=== Problem description ===
Reproduce the stretch of rows from the line that contains "What is the separation" through the end of the rows, word for word, and leave the pictures out of your copy.

=== Exercise material ===
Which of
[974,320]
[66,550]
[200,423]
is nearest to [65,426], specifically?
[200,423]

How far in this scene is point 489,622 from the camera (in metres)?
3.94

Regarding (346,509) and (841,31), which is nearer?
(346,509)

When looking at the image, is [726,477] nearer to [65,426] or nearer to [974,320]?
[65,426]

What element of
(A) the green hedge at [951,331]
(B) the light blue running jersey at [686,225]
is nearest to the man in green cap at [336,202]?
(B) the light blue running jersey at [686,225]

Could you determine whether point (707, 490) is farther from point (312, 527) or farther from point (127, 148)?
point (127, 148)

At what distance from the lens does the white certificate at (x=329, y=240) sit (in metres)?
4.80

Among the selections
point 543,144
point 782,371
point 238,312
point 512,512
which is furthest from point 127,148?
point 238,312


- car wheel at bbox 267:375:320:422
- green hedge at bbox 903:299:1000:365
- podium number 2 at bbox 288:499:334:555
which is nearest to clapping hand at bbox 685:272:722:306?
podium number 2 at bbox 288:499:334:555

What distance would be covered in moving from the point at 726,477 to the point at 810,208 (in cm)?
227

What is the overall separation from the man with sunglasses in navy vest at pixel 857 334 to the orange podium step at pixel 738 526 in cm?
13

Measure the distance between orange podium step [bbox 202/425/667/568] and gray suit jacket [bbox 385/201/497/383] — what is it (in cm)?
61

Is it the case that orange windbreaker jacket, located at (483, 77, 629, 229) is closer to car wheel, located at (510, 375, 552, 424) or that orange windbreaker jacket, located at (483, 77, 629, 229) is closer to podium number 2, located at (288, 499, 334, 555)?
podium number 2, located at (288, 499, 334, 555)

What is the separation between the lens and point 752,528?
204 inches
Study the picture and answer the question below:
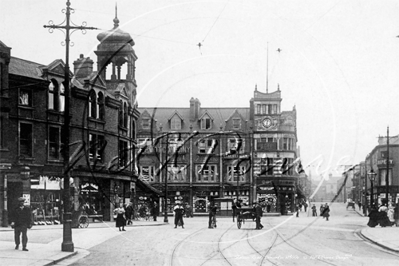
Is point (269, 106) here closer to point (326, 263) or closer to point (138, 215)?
point (138, 215)

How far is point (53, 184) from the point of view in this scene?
123 feet

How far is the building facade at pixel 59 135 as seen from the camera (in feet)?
110

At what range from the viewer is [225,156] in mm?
70875

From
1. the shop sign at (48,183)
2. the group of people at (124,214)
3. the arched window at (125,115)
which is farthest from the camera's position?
the arched window at (125,115)

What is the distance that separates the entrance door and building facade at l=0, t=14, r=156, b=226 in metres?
0.06

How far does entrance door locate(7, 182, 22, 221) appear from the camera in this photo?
32969 millimetres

=== Answer to the exercise ===
What is the separation between the lens and point 752,528?
204 inches
Study the picture and answer the question below:
Is point (269, 106) here closer to point (326, 263) or closer to point (138, 215)?
point (138, 215)

How far is point (53, 184) from the point of view in this scene?
123 feet

How far is the building facade at pixel 59 135 as seen from the camera (in feet)?
110

At what range from the viewer is [225,156] in mm?
70875

From
1. the shop sign at (48,183)
2. the group of people at (124,214)
3. the arched window at (125,115)
which is farthest from the camera's position?
the arched window at (125,115)

What is the distance that separates the entrance door and building facade at l=0, t=14, r=156, b=226 in metres?
0.06

How far does entrance door locate(7, 182, 22, 221) appear from the camera in this photo?
32969 millimetres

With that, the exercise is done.